Friend’s battle with cancer finally over

Published 12:00 am Friday, March 27, 2009

BY JOHN H. WALKER
L’Observateur

The first time I saw Jack Stratas, I thought he was a funny little man. He had come into the newsroom of the Thomasville Times in Thomasville, N.C. (where they once made great furniture) to deliver a column to lifestyle editor Ann Beard. Ann brought Jack across the office to meet me, starting the introduction with something like, “I thought you’d want to meet another Mississippian, especially so far from home.”

Jack, who had once been a runner, was slightly built and had that olive complexion that came from his Greek ancestry. He had had back surgery and walked with a bit of a limp and a little slump. His body was a bit worn down, but there was nothing wrong with his mind or his wit.

As it turned out, he and I had more in common than just being from Mississippi. He had majored in journalism at Southern Mississippi and I had done the same at Delta State … we both had watched Ray Guy punt the football and pitch no-hitters … and we both had gone into the newspaper business and had both been editors. Jack’s move from a newspaper copy desk to a United Methodist pulpit got him away from the presses, but he still had ink coursing through his veins and we were both Methodists, as my great-great-grandfather had been one of the first Methodist circuit riders in Mississippi.

And as it turned out, Jack and I shared another couple of loves — trains and anything Mississippi State. We loved real trains and we loved toy trains.

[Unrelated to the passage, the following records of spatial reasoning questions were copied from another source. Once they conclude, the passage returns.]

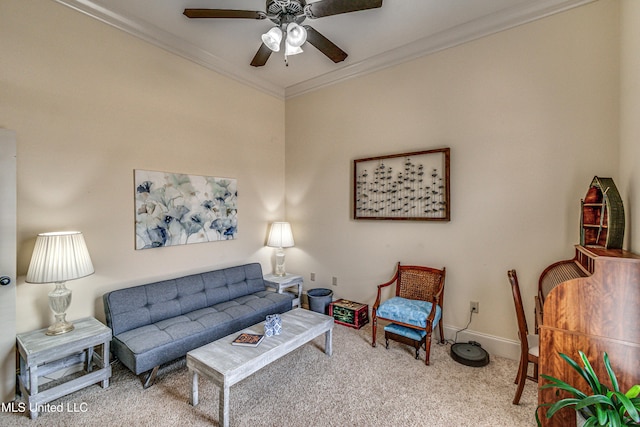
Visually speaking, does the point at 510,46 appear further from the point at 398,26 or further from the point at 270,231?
the point at 270,231

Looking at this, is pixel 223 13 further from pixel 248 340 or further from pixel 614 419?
pixel 614 419

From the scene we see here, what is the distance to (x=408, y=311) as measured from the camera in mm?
2742

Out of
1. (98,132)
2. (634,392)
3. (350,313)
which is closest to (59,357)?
(98,132)

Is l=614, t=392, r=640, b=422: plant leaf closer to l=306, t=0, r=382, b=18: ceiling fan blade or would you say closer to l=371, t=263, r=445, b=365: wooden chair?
l=371, t=263, r=445, b=365: wooden chair

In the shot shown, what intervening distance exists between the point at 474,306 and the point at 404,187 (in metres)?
1.44

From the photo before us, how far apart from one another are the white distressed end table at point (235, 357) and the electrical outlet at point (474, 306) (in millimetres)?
1543

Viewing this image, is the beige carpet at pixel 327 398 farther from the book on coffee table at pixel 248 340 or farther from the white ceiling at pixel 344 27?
the white ceiling at pixel 344 27

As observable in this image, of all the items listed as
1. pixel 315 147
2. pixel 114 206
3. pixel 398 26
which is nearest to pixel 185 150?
pixel 114 206

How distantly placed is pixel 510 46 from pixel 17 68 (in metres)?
4.19

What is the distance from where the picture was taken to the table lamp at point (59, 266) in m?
2.06

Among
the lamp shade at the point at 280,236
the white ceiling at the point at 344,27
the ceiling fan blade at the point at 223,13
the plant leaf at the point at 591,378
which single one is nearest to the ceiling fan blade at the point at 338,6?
the ceiling fan blade at the point at 223,13

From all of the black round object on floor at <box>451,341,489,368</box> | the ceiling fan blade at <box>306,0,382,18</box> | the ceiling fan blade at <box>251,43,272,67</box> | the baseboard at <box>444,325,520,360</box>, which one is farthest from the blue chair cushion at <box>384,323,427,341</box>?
the ceiling fan blade at <box>251,43,272,67</box>

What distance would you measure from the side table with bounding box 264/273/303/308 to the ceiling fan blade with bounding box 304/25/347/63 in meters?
2.69

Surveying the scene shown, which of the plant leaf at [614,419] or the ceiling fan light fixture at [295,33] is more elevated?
the ceiling fan light fixture at [295,33]
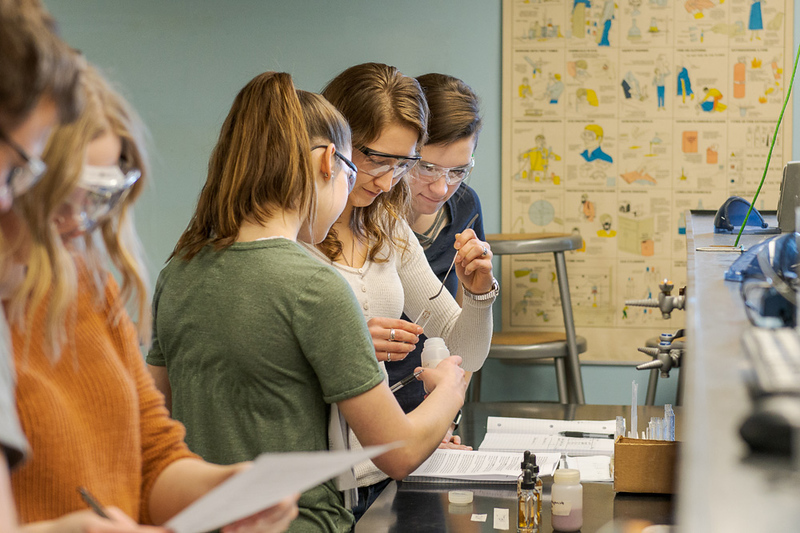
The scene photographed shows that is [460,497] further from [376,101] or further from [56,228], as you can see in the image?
[56,228]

We loved to ride trains and to look at them. And while State didn’t give us nearly enough to cheer about over the years, we did have our moments … the last coming in the SEC tournament where the Bulldogs went four-for-four and won the title.

Jack was in my office the day my wife came in to tell me the doctor had called to let us know I had cancer. He was there every step of the way after that day, too. Even after the Methodist Church moved him, he would come visit me whenever the Big C threw me a curve ball and I would wind up in the hospital. He did that even when my own minister wouldn’t visit his sick and shut-ins.

Jack wasn’t a preacher for the wealthy. His church … the church he got me to visit just to hear him preach, was far too big for its aging congregation. He had been a circuit-rider type minister, with four rural churches and wound up with Thomasville’s First Methodist before it was over with … peeling paint, worn carpet, dying furnace, dying congregation and all.

But that little church prospered under Jack. He fought for it until it came time for him to move on, and he told his bishop that he needed to go. He preached at East Bend until his body let him down one Sunday, collapsing in the pulpit. He fought, and was back in time to hold a candlelight service on Christmas Eve. Just as I had in Thomasville, I went and sat on a pew as people came and went … introduced to all of them and made to feel at home. We were there when he preached his final service, too, and helped he and Jeannette when they moved out of the parsonage and back to Denton, where he had pastored his first church.

He and I did many things together … driving 15 hours roundtrip to watch State lose to Vandy in the SEC tournament … going to train shows and riding trains, but we tried to be there for one another … not just as friends, but as Christian brothers. Jack, you see, got me back into the church from which I had strayed. We argued like brothers and we laughed like brothers and we worried about our church in the same manner.

Tuesday morning, about the time I had a dream that he and I were on our way to a train show, Jack passed away. And as a train passes my office, I can see Jack pointing at the cars and talking about the paint schemes … I can hear his silly little laugh and I know he feels no more pain from that damnable cancer that took his body from him and he from us. After four years, the Lord called him home and his suffering ended.

Jack will be buried in Starkville, Miss. in the Greek corner of the cemetery next to his mother. His body has gone home to Starkville and his spirit has gone home to the Lord.

Yes, Jack Stratas WAS a hilariously funny little man … and I’m thankful he was my friend.